Martin R. Noland said...

Dear Pastor Peters,

This is an excellent discussion of a very important issue. Without a called and ordained man at the helm of our congregations, they will drift, members will quietly leave, etc. It is not a happy prospect.

A number of years ago, in his first triennium, President Harrison noted that we will soon be running short of candidates. Nobody believed him because there were not enough calls for candidates at the time. But he was right. He has the statistics at hand to prove it. Although we thank God for their commitment and service, too many of our seminary graduates since the late 1970s have been older men whom the church will only get half, or even less of the number of years in service of a full-40-year-career man. That is a demographic statistic that is soon going to haunt us.

We used to have a "system" that raised up young men from their teenage years for churchly vocations. We still have high schools and colleges, but that system is long gone. In some issue of LOGIA in the early 1990s, I begged the church and CUS leaders to keep the training of church-workers as the top priority. Not only was I ignored, but when I was in an interview for a faculty position at a CUS school, I was told I was not welcome to serve there as long as I thought church-worker training should be a top priority. So I obviously didn't get that position (grin)!

When I think of the challenges of the ministry, I often think of Ambrose of Milan, who did not want to become a pastor because of the labors involved, the risks, and having to give up much of his patrimony. Or I think of Wilhelm Loehe, who spent almost his entire in one small parish out in the sticks. Church history, including our LC-MS history, is filled with such stories of "men of faith" who accomplished great things without planning to or intending to--that's a bit of an advertisement for CHI's Quarterly, and their other periodicals, lectures, and exhibits.

I conclude with a quote from you in this blog-post: "[We need] to emphasize the role and work of the Spirit in this whole enterprise. I think it is the path of faith which takes those whom the Lord presents to us and finds place and location for them to exercise their calling, confirmed by the Church."

Our district presidents and circuit counselors who deal with the call need to hear this and put this into their regular practice and ways of talking about the call. Then the congregations may once again realize what they are dealing with when they have a faithful pastor.

Yours in Christ, Martin R. Noland

Kirk Skeptic said...

@Janis & John: maybe having worker-priests will make those who treated full-time ministers like lackeys wish they had done otherwise; many need to learn this the hard way.
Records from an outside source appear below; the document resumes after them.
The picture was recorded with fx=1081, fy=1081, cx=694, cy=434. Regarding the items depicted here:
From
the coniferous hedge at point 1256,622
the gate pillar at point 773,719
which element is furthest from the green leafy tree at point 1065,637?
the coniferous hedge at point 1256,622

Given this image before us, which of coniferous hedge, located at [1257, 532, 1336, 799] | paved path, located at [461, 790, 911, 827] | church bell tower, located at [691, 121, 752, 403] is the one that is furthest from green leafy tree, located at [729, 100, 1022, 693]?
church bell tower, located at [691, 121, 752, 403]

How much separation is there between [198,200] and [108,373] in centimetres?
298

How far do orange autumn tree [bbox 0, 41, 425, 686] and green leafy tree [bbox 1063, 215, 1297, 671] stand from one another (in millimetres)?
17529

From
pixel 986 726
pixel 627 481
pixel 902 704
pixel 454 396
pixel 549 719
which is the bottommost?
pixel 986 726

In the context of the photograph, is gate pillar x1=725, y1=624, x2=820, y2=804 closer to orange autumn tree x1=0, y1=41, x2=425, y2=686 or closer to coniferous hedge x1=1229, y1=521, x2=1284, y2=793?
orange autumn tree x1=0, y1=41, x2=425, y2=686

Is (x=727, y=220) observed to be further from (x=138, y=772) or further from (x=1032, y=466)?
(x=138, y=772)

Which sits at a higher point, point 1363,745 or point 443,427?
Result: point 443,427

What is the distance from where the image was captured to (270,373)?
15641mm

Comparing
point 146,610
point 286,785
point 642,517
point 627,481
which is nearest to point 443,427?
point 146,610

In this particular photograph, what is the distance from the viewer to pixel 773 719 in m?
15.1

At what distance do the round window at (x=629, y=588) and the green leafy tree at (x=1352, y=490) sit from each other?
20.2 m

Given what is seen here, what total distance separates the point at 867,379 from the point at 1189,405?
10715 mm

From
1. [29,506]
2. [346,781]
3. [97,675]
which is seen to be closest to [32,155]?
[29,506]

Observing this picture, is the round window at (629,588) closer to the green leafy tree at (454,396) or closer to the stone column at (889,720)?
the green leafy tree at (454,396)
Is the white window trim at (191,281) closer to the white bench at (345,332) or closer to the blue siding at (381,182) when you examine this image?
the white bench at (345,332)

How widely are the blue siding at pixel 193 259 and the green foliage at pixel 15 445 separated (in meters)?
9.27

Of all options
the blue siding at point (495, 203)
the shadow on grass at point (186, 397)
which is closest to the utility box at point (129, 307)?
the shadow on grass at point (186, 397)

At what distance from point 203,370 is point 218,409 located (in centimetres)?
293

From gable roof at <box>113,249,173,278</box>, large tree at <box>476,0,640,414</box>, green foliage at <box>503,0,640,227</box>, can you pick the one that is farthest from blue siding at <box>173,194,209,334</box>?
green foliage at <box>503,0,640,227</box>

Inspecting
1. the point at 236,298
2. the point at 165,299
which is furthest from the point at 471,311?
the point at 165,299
@Anonymous: great points. the entire church needs to face up to the CRM debacle and own its share in ruining the men they believed to have been called. I know some fine men who were broken by the petty and revanchist politics of modern-day Diotrophes and Alexander the Coppersmith types, and whise plights were all the worse for the others in the congregations who wouldn't take their pastors' backs.

Anonymous said...

Regarding those LCMS congregations in the inner cities......why not invite pastors from Africa to head those congregations. How about training Mexicans to head congregations in Hispanic areas of the country?

Lutheran Lurker said...

Quote: There are enough LCMS pastors on CRM to fill every vacant pulpit for the next 10 years.

That is not true. There are enough CRM pastors available at this moment to fill the number of current vacancies and no more. There would have to be more than 250-300 added to CRM roster each year to keep up with vacancies that cannot be filled with new candidates.